▶ [Selection]:
--- --- ---
[NBLUG/talk] Remote mail access

Lincoln Peters sampln at sbcglobal.net
Sat Feb 11 22:59:36 PST 2006


On Saturday 11 February 2006 22:30, Eric Eisenhart wrote:
> On Sat, Feb 11, 2006 at 10:15:33PM -0800, Lincoln Peters wrote:
> > * Find a mail daemon that IS safe to access from two different programs
> > at the same time.  I seem to recall that the IMAP protocol is supposed to
> > allow for
>
> It's not so much a protocol or mail daemon issue as a mailbox format issue.
> The IMAP server might be friendlier than Kmail only because it locks and
> unlocks frequently.

I haven't really looked into how KMail behaves with regard to locking.  Since 
I had no reason to be concerned with it until now (i.e. there was no reason 
for me to ever try to access the mailbox from two programs simultaneously), I 
had just disabled locking entirely.

The options KMail offers for locking are:
* Procmail lockfile [must specify a path; defaults to /var/mail/YOURNAME.lock]
* Mutt dotlock
* Mutt dotlock priviledged
* FNCTL
* None (use with care)
--- --- ---
▶ [Task statement]: Repeat the mailing-list post word for word, beginning at the words "Lincoln Peters sampln" and stopping after "mailbox format issue.". Work only from the mailing-list post above.

▶ [Saved data entries]:
--- --- ---
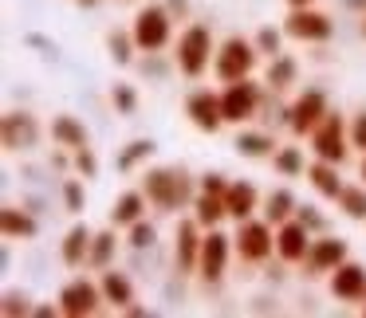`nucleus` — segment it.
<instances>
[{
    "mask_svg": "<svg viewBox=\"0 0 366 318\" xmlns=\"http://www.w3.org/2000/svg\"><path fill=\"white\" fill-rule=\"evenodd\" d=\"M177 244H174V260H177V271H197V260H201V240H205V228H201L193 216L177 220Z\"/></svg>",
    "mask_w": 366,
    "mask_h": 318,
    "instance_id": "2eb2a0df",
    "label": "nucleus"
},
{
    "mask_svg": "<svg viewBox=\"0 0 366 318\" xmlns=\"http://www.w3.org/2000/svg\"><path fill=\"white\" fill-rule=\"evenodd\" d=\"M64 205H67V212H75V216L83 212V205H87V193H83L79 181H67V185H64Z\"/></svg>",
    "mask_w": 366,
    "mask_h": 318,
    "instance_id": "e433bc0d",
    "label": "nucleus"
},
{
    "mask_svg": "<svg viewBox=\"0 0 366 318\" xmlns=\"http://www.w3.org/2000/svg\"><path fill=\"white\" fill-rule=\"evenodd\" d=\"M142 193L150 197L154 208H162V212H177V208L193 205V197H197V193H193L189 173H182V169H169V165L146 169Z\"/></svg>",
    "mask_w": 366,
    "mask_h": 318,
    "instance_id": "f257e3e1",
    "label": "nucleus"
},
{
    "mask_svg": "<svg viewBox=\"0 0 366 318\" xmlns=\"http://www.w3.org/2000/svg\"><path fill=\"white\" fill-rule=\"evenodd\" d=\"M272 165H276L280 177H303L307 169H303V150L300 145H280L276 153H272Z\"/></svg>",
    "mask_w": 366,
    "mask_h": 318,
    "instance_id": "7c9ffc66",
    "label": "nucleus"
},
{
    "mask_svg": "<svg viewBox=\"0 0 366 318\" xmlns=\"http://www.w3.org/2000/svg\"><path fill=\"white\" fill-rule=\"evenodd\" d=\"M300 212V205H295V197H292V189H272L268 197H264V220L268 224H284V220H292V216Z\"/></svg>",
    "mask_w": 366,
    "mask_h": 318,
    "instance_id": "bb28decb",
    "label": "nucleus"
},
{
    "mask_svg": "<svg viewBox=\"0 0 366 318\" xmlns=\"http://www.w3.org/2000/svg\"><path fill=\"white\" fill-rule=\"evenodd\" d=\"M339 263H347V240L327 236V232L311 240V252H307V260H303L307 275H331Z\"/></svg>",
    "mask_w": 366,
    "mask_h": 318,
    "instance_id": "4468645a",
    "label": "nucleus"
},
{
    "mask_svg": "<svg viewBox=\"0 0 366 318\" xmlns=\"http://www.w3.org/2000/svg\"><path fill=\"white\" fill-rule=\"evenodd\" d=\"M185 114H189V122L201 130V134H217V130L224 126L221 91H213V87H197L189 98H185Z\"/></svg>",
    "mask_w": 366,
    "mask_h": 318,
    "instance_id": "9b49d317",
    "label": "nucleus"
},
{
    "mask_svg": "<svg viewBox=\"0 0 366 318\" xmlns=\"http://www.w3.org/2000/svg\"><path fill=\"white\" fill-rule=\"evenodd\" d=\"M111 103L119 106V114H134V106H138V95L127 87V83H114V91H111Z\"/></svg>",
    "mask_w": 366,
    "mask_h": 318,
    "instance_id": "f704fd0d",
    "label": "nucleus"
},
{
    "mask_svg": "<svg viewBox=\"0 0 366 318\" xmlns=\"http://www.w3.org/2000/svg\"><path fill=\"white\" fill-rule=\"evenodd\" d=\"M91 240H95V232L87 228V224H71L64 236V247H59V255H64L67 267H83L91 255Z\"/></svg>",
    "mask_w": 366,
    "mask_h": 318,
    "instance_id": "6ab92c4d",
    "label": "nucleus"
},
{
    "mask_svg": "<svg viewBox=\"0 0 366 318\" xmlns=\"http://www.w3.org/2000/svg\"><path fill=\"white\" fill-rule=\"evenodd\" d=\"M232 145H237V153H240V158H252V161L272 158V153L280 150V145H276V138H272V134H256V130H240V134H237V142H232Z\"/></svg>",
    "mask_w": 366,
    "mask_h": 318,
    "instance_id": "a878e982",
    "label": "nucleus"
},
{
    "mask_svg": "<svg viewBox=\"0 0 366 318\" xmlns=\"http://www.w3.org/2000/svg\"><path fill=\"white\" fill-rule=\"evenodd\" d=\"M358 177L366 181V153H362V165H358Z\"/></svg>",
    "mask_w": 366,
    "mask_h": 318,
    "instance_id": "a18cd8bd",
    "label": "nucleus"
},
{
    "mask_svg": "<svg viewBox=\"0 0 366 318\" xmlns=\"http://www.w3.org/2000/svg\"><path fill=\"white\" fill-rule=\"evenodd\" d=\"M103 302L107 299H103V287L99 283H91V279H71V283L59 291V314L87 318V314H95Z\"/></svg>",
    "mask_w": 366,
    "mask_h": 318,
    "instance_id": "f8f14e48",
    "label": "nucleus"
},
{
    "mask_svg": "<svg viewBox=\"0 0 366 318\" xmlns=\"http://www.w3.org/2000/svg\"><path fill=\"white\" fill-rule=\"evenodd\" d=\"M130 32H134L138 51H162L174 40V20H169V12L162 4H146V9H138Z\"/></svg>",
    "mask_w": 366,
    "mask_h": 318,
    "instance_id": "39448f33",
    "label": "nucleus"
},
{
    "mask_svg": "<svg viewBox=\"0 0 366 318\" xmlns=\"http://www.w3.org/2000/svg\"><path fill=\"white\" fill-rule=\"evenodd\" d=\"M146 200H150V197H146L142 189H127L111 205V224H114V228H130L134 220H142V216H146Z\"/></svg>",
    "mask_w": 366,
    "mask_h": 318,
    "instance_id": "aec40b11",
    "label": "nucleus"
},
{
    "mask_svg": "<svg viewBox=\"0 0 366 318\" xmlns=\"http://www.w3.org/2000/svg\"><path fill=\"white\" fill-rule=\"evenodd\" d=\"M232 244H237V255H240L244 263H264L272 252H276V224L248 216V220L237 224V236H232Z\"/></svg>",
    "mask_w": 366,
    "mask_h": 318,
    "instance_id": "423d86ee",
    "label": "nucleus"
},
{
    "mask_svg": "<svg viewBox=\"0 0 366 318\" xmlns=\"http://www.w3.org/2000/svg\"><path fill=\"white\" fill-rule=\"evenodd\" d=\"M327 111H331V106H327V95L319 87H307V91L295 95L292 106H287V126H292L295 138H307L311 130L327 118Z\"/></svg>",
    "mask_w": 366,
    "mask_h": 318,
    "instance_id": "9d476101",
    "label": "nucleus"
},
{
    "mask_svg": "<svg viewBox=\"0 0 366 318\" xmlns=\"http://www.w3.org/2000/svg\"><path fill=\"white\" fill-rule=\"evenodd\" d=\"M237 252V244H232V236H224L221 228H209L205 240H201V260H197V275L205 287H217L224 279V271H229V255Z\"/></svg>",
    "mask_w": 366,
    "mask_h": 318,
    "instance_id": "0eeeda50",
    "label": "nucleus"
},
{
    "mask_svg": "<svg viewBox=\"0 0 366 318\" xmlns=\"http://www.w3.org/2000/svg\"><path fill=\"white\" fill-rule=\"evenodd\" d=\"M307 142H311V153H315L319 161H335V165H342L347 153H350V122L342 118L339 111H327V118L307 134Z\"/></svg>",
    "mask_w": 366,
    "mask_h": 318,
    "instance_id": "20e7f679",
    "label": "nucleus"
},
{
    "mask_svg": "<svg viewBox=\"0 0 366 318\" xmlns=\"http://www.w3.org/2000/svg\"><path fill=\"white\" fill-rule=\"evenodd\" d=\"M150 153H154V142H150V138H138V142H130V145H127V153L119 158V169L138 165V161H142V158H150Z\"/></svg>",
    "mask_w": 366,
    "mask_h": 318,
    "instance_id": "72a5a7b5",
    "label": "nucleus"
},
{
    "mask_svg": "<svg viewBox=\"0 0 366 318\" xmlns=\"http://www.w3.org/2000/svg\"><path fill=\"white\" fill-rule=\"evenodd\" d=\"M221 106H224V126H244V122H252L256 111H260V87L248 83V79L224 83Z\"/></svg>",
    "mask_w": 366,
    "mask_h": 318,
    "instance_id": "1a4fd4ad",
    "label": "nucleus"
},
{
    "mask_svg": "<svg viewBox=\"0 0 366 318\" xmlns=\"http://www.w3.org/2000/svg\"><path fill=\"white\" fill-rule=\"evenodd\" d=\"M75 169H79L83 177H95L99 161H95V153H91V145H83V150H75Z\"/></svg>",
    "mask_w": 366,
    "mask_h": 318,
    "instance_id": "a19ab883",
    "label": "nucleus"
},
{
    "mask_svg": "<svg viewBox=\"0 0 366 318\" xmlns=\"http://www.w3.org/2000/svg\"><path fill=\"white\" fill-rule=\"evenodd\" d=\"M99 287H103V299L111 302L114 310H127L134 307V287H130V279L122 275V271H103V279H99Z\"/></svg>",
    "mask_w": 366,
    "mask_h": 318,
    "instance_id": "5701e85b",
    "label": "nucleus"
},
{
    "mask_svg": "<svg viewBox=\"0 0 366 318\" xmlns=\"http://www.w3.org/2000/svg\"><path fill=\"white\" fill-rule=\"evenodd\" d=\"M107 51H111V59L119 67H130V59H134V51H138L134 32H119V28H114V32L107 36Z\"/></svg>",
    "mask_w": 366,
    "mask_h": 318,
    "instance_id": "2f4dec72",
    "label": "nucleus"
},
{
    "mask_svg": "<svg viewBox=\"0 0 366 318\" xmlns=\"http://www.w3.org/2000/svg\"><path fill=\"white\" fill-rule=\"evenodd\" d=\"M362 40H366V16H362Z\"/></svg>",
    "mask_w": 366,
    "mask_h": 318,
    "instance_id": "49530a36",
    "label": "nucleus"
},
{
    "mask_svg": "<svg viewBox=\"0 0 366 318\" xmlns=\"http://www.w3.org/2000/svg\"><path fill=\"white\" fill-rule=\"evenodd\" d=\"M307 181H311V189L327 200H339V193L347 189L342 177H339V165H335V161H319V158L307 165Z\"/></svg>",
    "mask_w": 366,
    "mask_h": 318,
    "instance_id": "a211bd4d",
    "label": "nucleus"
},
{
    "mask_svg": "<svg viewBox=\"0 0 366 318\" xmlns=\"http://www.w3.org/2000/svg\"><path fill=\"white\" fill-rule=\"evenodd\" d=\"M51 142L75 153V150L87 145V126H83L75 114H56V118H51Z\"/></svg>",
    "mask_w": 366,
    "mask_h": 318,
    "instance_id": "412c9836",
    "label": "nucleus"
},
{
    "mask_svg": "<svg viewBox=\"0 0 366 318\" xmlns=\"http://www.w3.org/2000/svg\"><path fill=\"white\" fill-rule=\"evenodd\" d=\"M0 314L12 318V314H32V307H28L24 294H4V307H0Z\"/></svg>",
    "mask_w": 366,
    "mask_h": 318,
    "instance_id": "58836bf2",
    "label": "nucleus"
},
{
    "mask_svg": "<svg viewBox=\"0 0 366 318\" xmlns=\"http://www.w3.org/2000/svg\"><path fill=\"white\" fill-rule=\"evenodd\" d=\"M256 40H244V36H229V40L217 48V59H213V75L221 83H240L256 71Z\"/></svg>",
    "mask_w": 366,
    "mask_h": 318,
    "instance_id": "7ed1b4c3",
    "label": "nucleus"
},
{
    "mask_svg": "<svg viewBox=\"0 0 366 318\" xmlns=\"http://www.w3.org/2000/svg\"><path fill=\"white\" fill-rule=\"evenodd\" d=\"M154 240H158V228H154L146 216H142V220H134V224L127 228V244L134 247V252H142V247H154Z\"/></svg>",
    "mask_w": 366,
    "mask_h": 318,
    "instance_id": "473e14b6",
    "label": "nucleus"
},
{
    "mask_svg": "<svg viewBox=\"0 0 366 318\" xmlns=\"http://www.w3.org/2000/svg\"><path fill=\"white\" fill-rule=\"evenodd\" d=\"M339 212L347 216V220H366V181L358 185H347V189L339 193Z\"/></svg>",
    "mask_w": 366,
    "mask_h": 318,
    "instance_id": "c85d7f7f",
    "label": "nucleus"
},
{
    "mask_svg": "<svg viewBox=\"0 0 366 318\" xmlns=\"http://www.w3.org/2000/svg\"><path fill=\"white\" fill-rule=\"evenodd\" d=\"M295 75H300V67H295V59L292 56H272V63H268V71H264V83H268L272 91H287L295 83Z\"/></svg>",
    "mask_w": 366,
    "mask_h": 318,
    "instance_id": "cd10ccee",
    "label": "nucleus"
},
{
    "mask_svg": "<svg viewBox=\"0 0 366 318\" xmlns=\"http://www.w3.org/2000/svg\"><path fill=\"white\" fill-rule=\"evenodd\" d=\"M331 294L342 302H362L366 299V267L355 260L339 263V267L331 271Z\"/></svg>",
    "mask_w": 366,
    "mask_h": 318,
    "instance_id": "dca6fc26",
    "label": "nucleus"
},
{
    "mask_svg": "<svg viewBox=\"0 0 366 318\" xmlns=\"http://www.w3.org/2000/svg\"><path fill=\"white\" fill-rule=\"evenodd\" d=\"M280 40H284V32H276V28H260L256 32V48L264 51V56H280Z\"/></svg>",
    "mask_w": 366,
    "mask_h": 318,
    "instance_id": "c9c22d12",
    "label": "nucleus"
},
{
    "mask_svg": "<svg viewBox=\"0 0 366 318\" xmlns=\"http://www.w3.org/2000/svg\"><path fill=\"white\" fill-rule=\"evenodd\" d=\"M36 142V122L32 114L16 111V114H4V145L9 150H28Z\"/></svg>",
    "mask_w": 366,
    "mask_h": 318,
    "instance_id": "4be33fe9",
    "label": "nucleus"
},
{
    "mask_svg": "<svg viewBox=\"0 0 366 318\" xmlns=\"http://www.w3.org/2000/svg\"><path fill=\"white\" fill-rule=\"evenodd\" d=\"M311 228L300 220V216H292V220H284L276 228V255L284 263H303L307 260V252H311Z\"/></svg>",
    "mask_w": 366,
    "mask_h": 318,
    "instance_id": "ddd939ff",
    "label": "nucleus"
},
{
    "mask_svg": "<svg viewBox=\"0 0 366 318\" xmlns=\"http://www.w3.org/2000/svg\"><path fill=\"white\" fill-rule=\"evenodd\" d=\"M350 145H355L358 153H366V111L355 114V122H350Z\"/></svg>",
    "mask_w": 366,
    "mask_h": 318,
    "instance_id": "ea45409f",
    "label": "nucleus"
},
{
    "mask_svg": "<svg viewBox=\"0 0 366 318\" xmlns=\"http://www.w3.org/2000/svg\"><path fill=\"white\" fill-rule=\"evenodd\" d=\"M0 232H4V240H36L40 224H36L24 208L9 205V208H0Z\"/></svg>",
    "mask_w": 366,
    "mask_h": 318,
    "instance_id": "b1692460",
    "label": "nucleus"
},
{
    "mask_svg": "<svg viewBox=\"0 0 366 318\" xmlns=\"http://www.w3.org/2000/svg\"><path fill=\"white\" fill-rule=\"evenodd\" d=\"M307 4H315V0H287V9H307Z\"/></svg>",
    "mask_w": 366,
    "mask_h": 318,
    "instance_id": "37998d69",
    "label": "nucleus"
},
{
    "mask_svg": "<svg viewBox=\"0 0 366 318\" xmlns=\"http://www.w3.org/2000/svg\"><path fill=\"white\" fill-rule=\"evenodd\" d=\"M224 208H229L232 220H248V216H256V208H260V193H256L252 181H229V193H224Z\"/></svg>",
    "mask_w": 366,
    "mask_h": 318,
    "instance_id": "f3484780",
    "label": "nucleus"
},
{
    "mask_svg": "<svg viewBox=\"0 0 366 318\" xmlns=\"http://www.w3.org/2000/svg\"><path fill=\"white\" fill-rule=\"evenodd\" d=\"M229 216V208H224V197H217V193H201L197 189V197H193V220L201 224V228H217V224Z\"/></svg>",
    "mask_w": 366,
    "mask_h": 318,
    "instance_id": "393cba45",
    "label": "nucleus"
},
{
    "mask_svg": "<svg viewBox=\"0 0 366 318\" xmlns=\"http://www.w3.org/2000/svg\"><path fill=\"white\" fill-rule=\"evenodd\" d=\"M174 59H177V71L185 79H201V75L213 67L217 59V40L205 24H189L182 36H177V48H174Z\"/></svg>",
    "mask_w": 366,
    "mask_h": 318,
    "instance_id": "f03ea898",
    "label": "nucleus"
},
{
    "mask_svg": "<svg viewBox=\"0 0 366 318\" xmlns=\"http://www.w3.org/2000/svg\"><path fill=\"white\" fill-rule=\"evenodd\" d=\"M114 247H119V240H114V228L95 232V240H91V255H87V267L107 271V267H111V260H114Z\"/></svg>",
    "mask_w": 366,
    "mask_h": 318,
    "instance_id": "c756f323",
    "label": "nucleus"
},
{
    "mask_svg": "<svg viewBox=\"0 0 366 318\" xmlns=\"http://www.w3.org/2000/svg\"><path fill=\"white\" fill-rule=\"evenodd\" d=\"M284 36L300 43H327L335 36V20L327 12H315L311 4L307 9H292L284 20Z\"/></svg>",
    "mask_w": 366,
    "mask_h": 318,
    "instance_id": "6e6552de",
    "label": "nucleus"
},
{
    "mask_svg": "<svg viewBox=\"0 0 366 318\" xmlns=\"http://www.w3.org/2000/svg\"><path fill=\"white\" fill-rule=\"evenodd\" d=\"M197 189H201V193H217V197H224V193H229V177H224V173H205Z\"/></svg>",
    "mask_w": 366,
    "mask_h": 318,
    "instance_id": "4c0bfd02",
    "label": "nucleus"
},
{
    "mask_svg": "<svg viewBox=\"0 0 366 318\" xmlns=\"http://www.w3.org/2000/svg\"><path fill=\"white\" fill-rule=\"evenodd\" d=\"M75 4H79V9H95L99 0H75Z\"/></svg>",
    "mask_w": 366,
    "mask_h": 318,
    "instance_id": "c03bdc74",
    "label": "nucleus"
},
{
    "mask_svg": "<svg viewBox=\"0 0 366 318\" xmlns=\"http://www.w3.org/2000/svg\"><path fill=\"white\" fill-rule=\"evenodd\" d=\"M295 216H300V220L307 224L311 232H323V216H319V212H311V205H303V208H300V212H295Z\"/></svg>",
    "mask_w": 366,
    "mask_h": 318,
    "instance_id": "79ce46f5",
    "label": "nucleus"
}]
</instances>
--- --- ---
▶ [Result]:
Lincoln Peters sampln at sbcglobal.net
Sat Feb 11 22:59:36 PST 2006


On Saturday 11 February 2006 22:30, Eric Eisenhart wrote:
> On Sat, Feb 11, 2006 at 10:15:33PM -0800, Lincoln Peters wrote:
> > * Find a mail daemon that IS safe to access from two different programs
> > at the same time.  I seem to recall that the IMAP protocol is supposed to
> > allow for
>
> It's not so much a protocol or mail daemon issue as a mailbox format issue.